_RECORDS FOR THIS EXERCISE_.
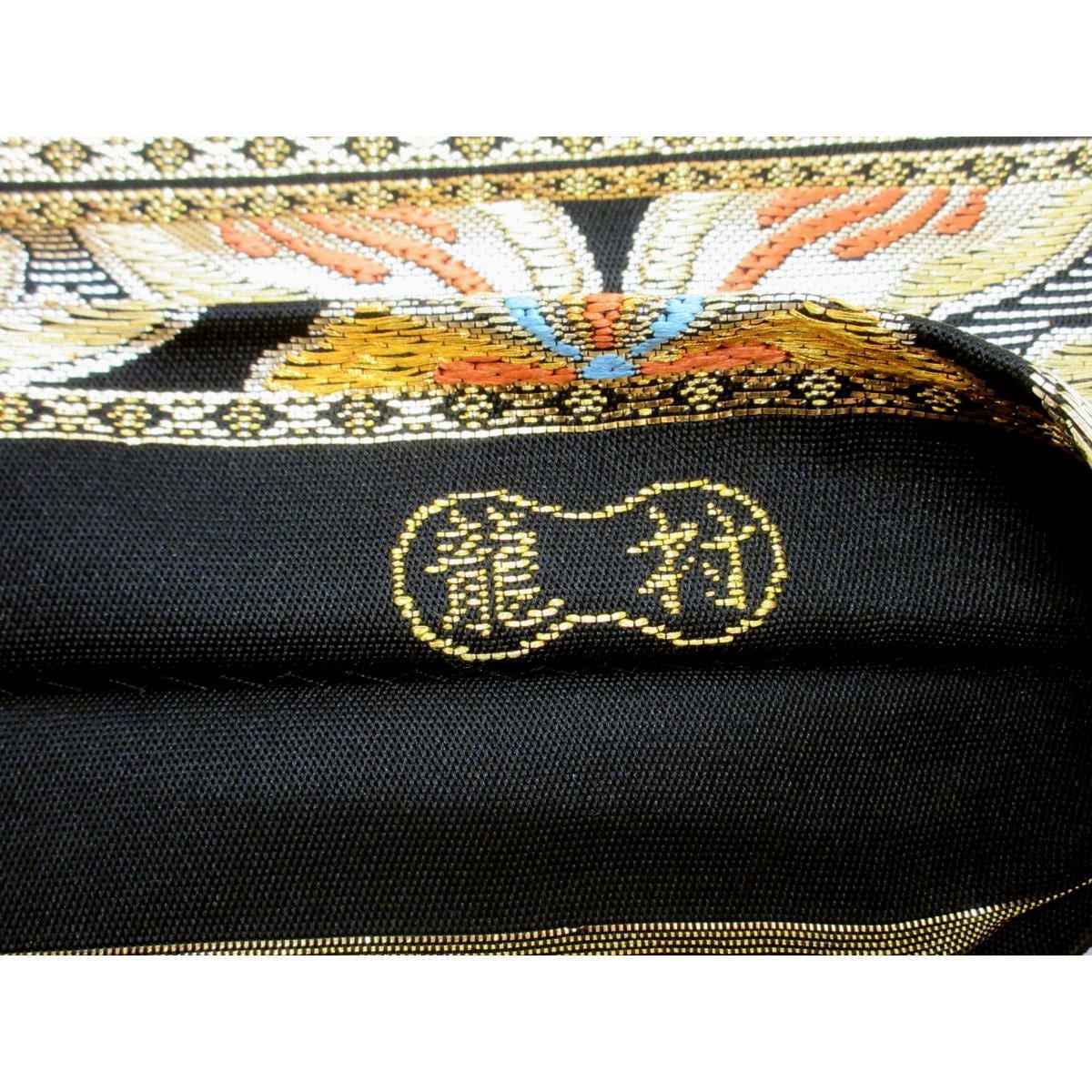 【未使用品】袋帯　【龍村】本袋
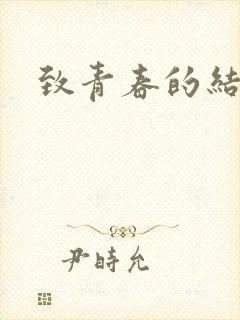 致青春的结局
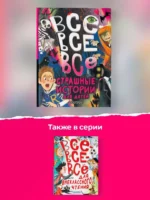 Все-все-все страшные истории для детей — изображение 5
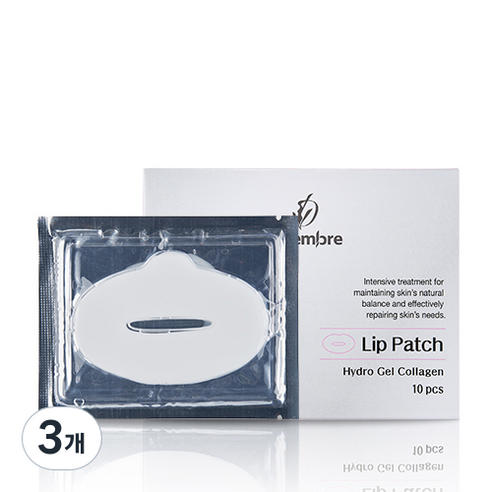 데쌍브르 하이드로 겔 콜라겐 립 패치 6ml, 10개입, 3개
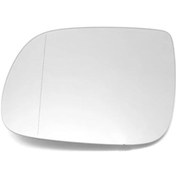 Resim Audi Q7 2009-2014 Sol Dış Dikiz Ayna Camı Isıtmalı Otomatik Karartmasız 8r0857535c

_WHAT THE TASK REQUIRES_. Reproduce the listing above with "Sol" changed to "Sağ" and everything else unaltered, omitting the pictures from your answer.

_SOLUTION FOR THIS EXERCISE_.
 【未使用品】袋帯　【龍村】本袋
 致青春的结局
 Все-все-все страшные истории для детей — изображение 5
 데쌍브르 하이드로 겔 콜라겐 립 패치 6ml, 10개입, 3개
 Resim Audi Q7 2009-2014 Sağ Dış Dikiz Ayna Camı Isıtmalı Otomatik Karartmasız 8r0857535c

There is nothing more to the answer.